Aided by drones from Turkey, the assault on Gharyan was, in retrospect, a prelude to the larger Turkish intervention that would come at the end of 2019, when the panicked GNA faced the possibility of a rout by Haftar and the Russian Wagner troops. By mid-2020, Turkish-backed GNA fighters had forced Haftar’s LAAF out of western Libya and compelled him to accept a U.N.-brokered cease-fire.
I have not seen bin Rajab since our conversation in 2019, but I suspect any triumphalism might be tempered by the trauma of his incarceration. Already on that hot night at Palm City, he hinted that his imprisonment had changed him.
“I’ve been so tired after my release,” he told me. His companion al-Khadrawi underwent rounds of surgery in Turkey after his release to repair the torn ligaments in his shoulders and his wrists from the torture. On a video call, he lifted his robe to show me the splotches of dark red scars on his thighs and abdomen from the hot melted plastic. The wounds, he said, ran much deeper than the scars suggested — a property of the water bottle plastic is that it keeps on burning long after it has first touched the skin.

*Dataset content*
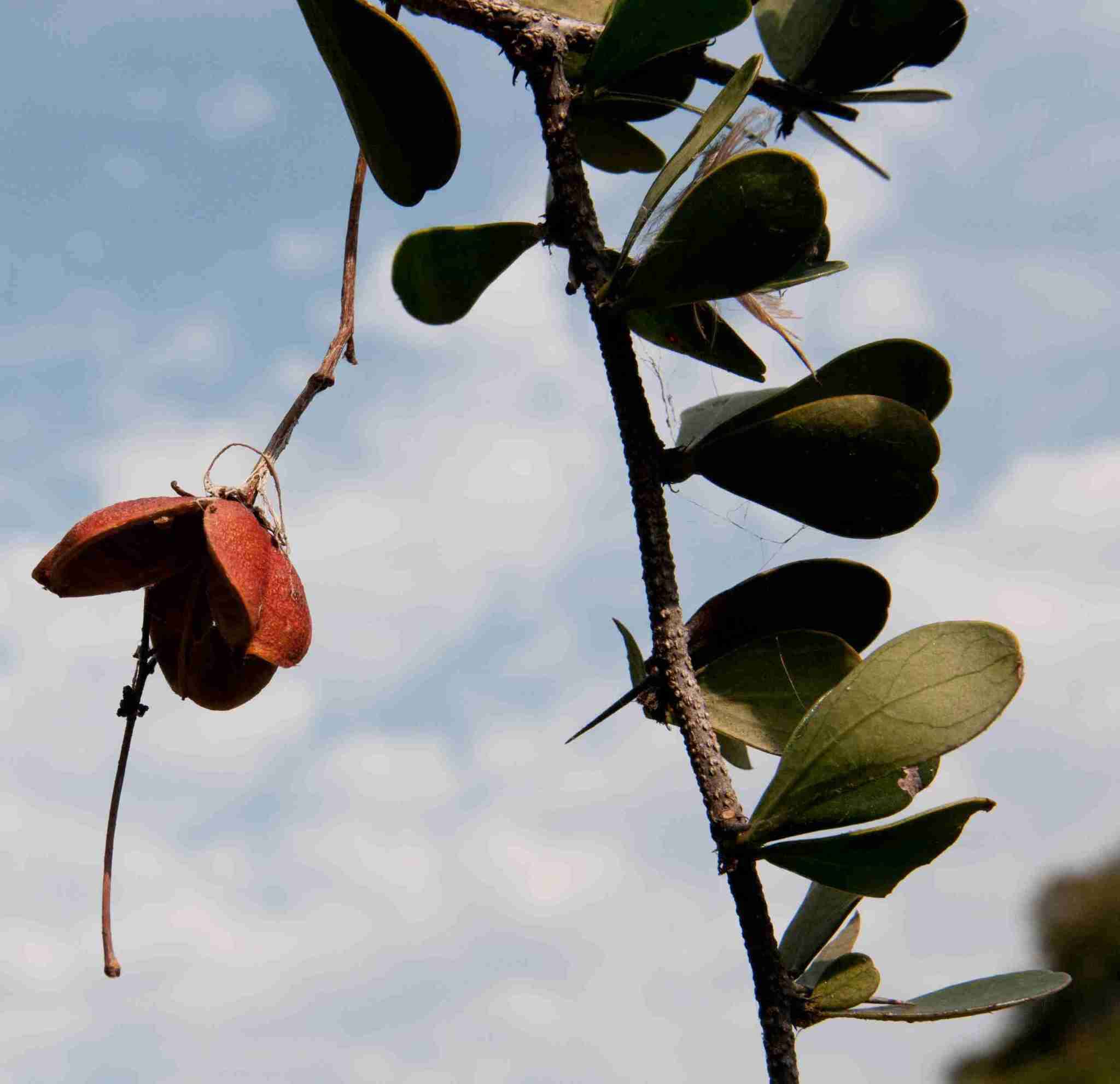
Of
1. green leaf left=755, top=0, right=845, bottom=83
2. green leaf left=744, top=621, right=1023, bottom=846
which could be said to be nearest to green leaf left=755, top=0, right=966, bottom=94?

*Problem 1*
Condense the paragraph of the Libya text above that begins "Aided by drones from Turkey" into a shorter version that keeps its main facts.
*Problem 2*
Reproduce word for word the part of the Libya text above between "I have not seen" and "had changed him.", inclusive.

*Response 1*
Turkish drones backed the assault on Gharyan, which foreshadowed Turkey's larger intervention at the end of 2019, when the GNA feared a rout by Haftar and Russian Wagner troops. By mid-2020, Turkish-backed GNA fighters had driven Haftar's LAAF out of western Libya and forced him into a U.N.-brokered cease-fire.

*Response 2*
I have not seen bin Rajab since our conversation in 2019, but I suspect any triumphalism might be tempered by the trauma of his incarceration. Already on that hot night at Palm City, he hinted that his imprisonment had changed him.